Easy Protein-Packed Egg Roll In A Bowl – A Fast, Flavorful Weeknight Favorite
This is the kind of recipe you make once and then keep on repeat. It’s quick, budget-friendly, and delivers that savory egg roll flavor without the deep fryer or the wrapper. Everything cooks in one pan, and the clean-up is just as easy as the cooking.
Whether you’re feeding a hungry family or meal-prepping for a busy week, this bowl hits the sweet spot between convenience and comfort.
Easy Protein-Packed Egg Roll In A Bowl - A Fast, Flavorful Weeknight Favorite
Ingredients
Method
- Prep the aromatics: Mince garlic and grate ginger. Dice the onion and slice green onions. If not using a coleslaw mix, slice cabbage and shred carrots.

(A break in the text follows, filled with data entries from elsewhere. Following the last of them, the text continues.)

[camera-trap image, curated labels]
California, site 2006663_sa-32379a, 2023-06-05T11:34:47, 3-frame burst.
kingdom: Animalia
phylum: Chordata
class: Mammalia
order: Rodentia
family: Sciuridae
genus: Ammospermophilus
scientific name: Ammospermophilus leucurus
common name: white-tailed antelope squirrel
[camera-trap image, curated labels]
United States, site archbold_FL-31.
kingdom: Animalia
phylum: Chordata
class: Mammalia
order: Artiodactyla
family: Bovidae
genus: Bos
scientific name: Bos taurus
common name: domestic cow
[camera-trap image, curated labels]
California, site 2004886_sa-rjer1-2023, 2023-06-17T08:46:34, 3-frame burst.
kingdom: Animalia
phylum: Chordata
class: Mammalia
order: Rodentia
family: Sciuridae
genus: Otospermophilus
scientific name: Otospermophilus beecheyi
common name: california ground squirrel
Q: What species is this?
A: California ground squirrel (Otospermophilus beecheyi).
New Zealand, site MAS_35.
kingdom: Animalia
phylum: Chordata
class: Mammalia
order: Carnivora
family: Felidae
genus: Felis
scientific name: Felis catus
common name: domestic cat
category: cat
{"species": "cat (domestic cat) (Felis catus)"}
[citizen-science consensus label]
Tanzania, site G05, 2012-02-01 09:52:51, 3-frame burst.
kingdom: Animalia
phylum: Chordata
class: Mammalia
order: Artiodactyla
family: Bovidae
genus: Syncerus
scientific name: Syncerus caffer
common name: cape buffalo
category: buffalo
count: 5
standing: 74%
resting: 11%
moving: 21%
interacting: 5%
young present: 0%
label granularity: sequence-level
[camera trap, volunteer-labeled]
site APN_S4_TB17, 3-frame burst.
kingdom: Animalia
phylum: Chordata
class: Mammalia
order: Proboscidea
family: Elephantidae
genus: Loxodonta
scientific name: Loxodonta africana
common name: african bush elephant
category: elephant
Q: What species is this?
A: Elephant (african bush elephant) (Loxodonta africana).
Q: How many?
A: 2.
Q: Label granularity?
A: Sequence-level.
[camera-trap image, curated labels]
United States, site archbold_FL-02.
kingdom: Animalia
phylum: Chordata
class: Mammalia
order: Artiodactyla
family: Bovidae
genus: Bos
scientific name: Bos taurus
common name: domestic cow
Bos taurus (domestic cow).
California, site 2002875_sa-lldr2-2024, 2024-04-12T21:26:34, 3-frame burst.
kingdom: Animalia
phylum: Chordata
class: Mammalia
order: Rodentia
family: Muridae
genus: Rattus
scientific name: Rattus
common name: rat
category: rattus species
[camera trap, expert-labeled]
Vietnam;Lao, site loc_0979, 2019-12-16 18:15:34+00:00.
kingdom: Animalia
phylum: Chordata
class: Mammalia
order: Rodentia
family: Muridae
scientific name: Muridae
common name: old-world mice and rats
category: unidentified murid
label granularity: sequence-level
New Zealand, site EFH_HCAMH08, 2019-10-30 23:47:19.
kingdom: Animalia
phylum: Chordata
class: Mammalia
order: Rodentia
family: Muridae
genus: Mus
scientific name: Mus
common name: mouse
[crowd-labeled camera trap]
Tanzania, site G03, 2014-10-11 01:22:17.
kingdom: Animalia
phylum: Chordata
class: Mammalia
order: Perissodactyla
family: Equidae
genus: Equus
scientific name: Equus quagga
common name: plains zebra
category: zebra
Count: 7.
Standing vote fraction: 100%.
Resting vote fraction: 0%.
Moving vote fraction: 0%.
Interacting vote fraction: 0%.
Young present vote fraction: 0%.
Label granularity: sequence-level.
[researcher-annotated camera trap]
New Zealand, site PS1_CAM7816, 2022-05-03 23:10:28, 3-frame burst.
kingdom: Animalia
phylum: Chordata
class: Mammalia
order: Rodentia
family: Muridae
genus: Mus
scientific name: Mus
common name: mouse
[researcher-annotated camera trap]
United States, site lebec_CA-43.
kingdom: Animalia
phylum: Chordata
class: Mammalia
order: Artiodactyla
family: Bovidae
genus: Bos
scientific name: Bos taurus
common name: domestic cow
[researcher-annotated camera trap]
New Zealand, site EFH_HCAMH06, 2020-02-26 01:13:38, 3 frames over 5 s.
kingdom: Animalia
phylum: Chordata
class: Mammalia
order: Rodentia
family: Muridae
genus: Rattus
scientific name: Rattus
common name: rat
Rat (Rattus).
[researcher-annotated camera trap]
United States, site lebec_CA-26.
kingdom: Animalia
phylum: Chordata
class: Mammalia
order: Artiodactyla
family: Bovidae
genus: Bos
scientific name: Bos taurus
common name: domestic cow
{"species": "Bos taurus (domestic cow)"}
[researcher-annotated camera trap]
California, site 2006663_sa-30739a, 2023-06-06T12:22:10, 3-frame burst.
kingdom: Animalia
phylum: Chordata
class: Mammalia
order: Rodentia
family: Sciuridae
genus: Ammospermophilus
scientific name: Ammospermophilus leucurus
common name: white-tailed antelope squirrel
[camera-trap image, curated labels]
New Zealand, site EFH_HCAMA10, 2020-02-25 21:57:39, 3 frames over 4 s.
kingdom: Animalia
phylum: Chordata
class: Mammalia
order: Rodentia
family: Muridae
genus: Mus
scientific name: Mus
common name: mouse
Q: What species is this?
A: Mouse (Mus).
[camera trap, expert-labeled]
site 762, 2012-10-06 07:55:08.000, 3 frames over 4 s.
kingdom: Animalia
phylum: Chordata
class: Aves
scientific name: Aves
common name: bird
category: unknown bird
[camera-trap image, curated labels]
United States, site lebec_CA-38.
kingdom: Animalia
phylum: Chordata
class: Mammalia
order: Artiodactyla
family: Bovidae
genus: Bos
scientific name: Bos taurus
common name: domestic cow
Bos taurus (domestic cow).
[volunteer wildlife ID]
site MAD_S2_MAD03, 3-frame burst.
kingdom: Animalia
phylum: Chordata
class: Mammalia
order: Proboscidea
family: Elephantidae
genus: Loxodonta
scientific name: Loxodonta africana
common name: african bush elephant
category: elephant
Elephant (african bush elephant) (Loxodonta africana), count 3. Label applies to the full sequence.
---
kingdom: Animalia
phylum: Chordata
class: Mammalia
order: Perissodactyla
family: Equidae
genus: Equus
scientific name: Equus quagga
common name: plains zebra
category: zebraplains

- Brown the meat: Heat a large skillet over medium-high with cooking oil. Add the ground meat and break it up with a spatula. Cook until no longer pink and slightly browned, about 5–7 minutes. Season with a pinch of salt and pepper.
- Add onion, garlic, and ginger: Stir in onion and cook 2–3 minutes until softened. Add garlic and ginger and cook another 30–60 seconds until fragrant.
- Stir in veggies: Add cabbage mix and carrots. Toss well and cook 4–6 minutes, stirring often, until the cabbage wilts but still has a slight bite.
- Flavor it up: Pour in soy sauce (start with 3 tablespoons), rice vinegar, and a drizzle of sesame oil. Add red pepper flakes or a little sriracha if you like heat. Toss to coat and taste; add more soy sauce if needed.
- Make a well for the eggs: Push everything to the sides of the pan to create a space in the center. Crack in the eggs and scramble until just set, about 1–2 minutes.
- Combine and finish: Fold the scrambled eggs into the mixture. Turn off the heat and stir in green onions. Sprinkle with sesame seeds if you have them.
- Serve: Enjoy as-is, or spoon over rice, cauliflower rice, or noodles for a heartier bowl.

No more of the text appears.